L’Hebdo-Blog – L’actualité semble indiquer que le dit déni de grossesse est plus fréquent qu’il ne l’a été. Est-ce une réalité selon vous? Le délitement des discours, la réification de l’enfant comme objet par les techniques et le marché n’ouvrent-ils pas la voie à une plus grande fragilité subjective chez certaines femmes ? Le déni de grossesse peut-il apparaître alors comme le retour dans le réel de ce que forclos le discours capitaliste ?
Francesca Biagi-Chai – Le dit déni de grossesse nous renvoie à un phénomène de corps. Indexé du signe négatif, tout comme l’hallucination négative, il ne relève pas moins du réel forclos du symbolique. Le phénomène de corps que l’on peut identifier comme un événement de corps négatif, à savoir la disparition des sensations propres à faire signifier la maternité, portées depuis toujours par le discours commun, de fait, efface celui-ci et introduit à la dimension de l’étrangeté.
En tant que non-effet il est de tout temps et le cas de la jeune Catherine Ozanne que l’on a pendue sur la place du marché de Meulan le démontre. Elle n’a pas eu d’enfant puisqu’elle ne l’a pas senti, elle ne l’a pas tué puisqu’il n’a pas crié, elle l’a simplement amené sans vie dans la rivière. Donc, il s’agit moins, dans notre actualité, de fréquence que de ce qui rend de manière générale les symptômes visibles, ce qui les dénude, contrairement à ce qui les habillait dans un tissu social capable de les intégrer, de leur faire une place. Le terme « déni de grossesse » nomme et fait exister la possibilité d’une non-reconnaissance de la maternité, dans une non-connaissance du corps propre en tant que corps féminin, susceptible de l’accueillir. Mais cette nomination reste ambigüe et laisse planer l’idée d’un refus et non d’un réel qui s’impose, un réel qu’il conviendrait de situer à sa place, là où il se substitue à l’objet a quand celui-ci n’est pas comme tel découpé par l’érotique du corps. Au XXIe siècle, les symptômes sont identifiés, mais abandonnés au réel sans loi, livrés au hors-discours, ou récupérés dans un discours médicalisé, autrement dit, dans un discours qui les compte sans les faire compter.

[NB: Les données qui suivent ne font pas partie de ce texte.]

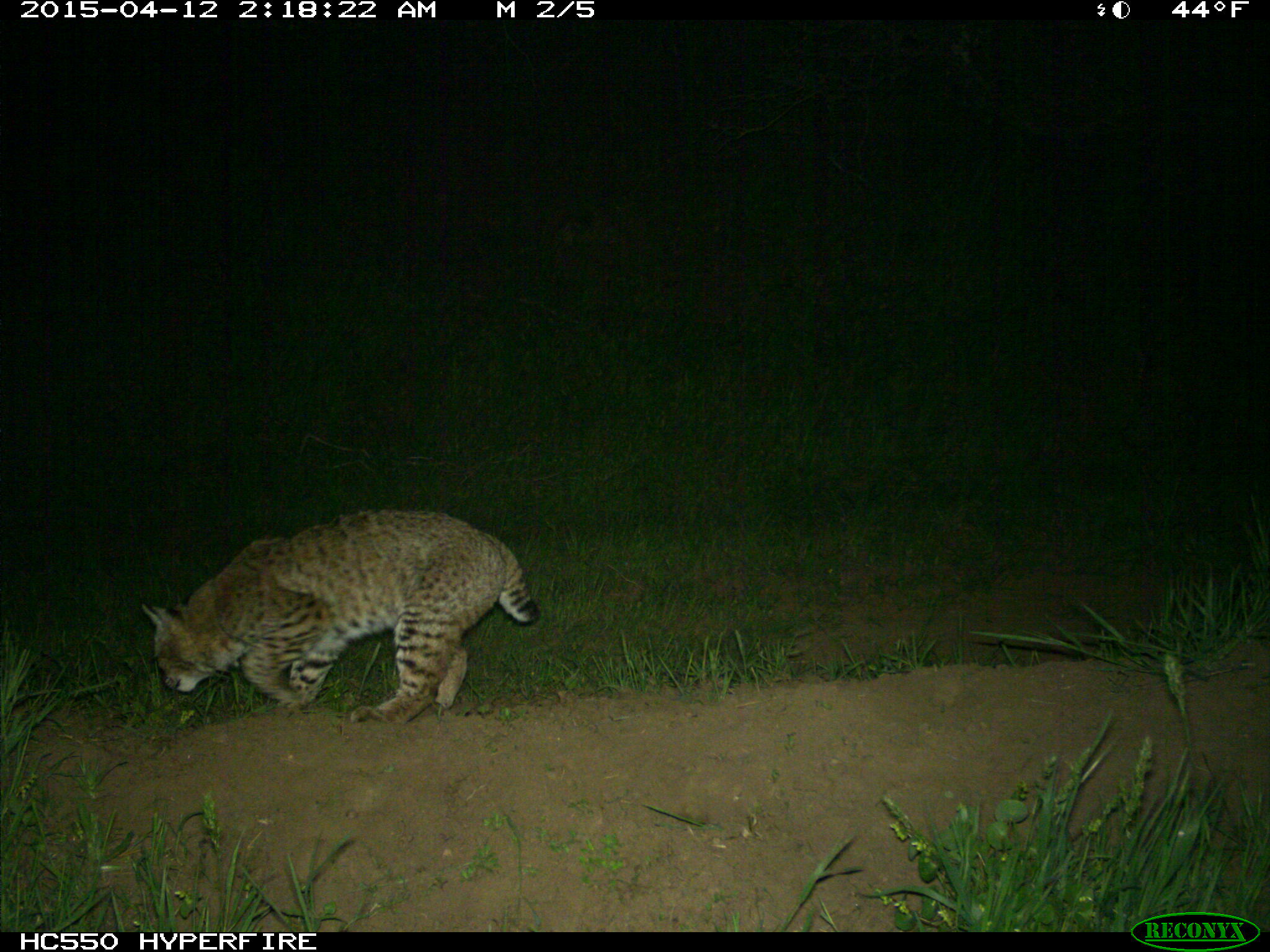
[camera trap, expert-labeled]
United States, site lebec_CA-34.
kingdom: Animalia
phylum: Chordata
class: Mammalia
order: Carnivora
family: Felidae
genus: Lynx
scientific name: Lynx rufus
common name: bobcat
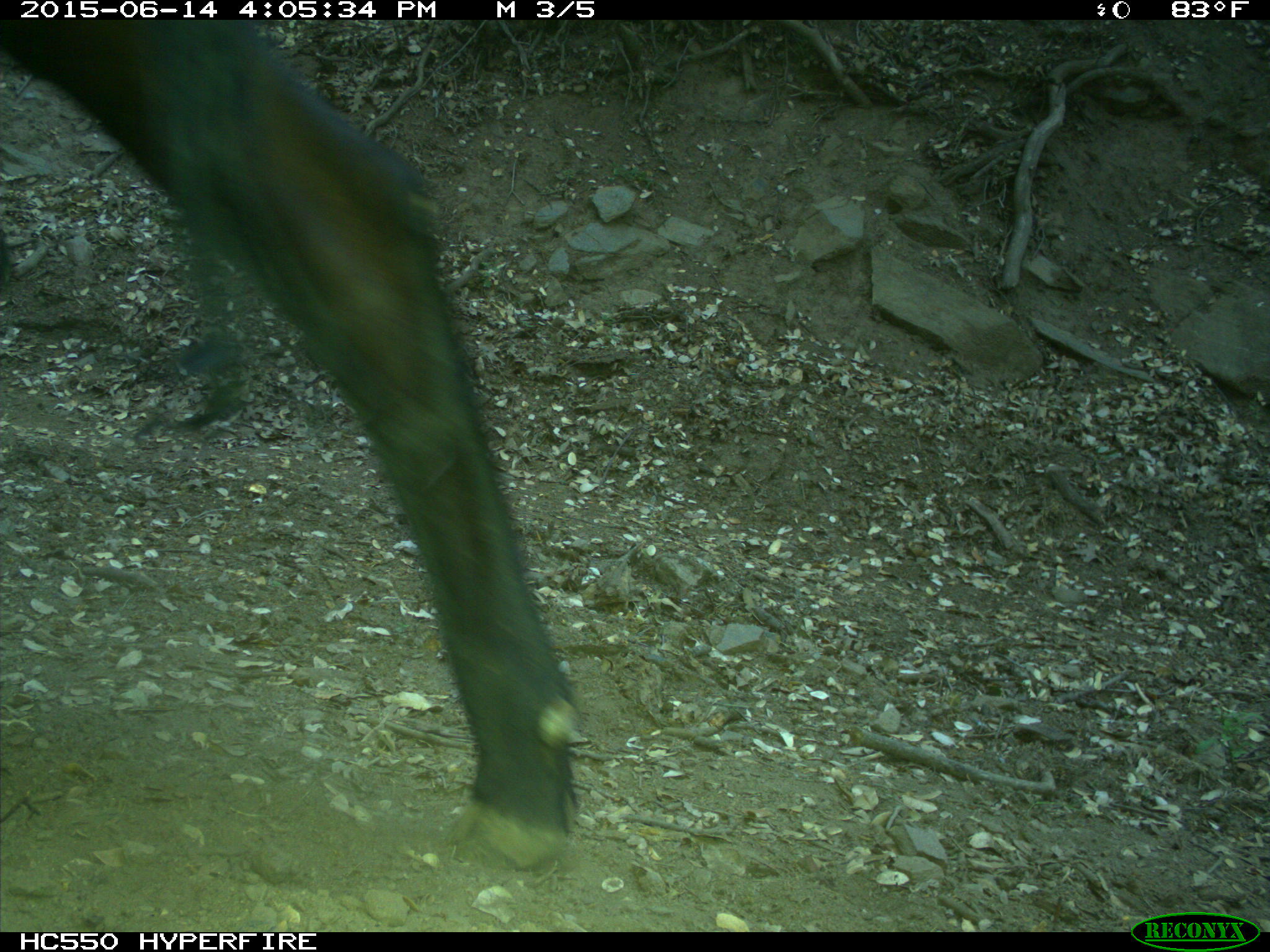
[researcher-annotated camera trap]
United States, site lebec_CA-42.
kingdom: Animalia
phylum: Chordata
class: Mammalia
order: Artiodactyla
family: Bovidae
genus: Bos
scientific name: Bos taurus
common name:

C’est aussi ce que l’on peut dire de chacun dans le discours capitaliste. Le signifiant-maître traverse le sujet annulé, y substituant son propre savoir, ou plus exactement sa volonté et conduisant le sujet à produire des objets qui ne sont plus en rapport avec lui. Le corps peut dans ce cas occuper lui-même la place du produit. Les performances de l’extrême, automutilations, tatouages, qui sont autant de tentatives pour que le sujet se le réapproprie, en témoignent. Notre époque va vers une destitution de la parole dans sa fonction transcendantale et fondatrice, elle devient l’instrument du discours du capitalisme, accompagnée par le chant des scientistes. La fréquence des symptômes du corps apparait donc plus importante puisque l’autre de la science tente de se le réapproprier. Le corps libidinal écrase le désir sur la jouissance de l’Un, sur une jouissance autonome. Alors l’interprétation est ouverte à tous les sens, à tous les possibles, autant dire à aucun et le réel apparait dans sa crudité. La réification de l’enfant, dont vous me parlez, n’a d’égal que celle du sujet hypermoderne auquel la femme, hélas, ne semble pas s’excepter, ce qui va de pair avec le monde de l’Un. La critique que nous faisons de l’usage plaqué du dit déni de grossesse ouvre sur une perspective, une ligne de fuite qui fait place au singulier, c’est-à-dire à un au-delà de la structure, dans le rapport de chacune au signifiant de la maternité comme au corps propre. Le discours capitaliste n’appelle-t-il pas le règne de l’enfant généralisé ? Celui de l’analyste restaure le féminin, ici, la prise en compte de la jouissance propre à chacun, comme avenir de l’homme.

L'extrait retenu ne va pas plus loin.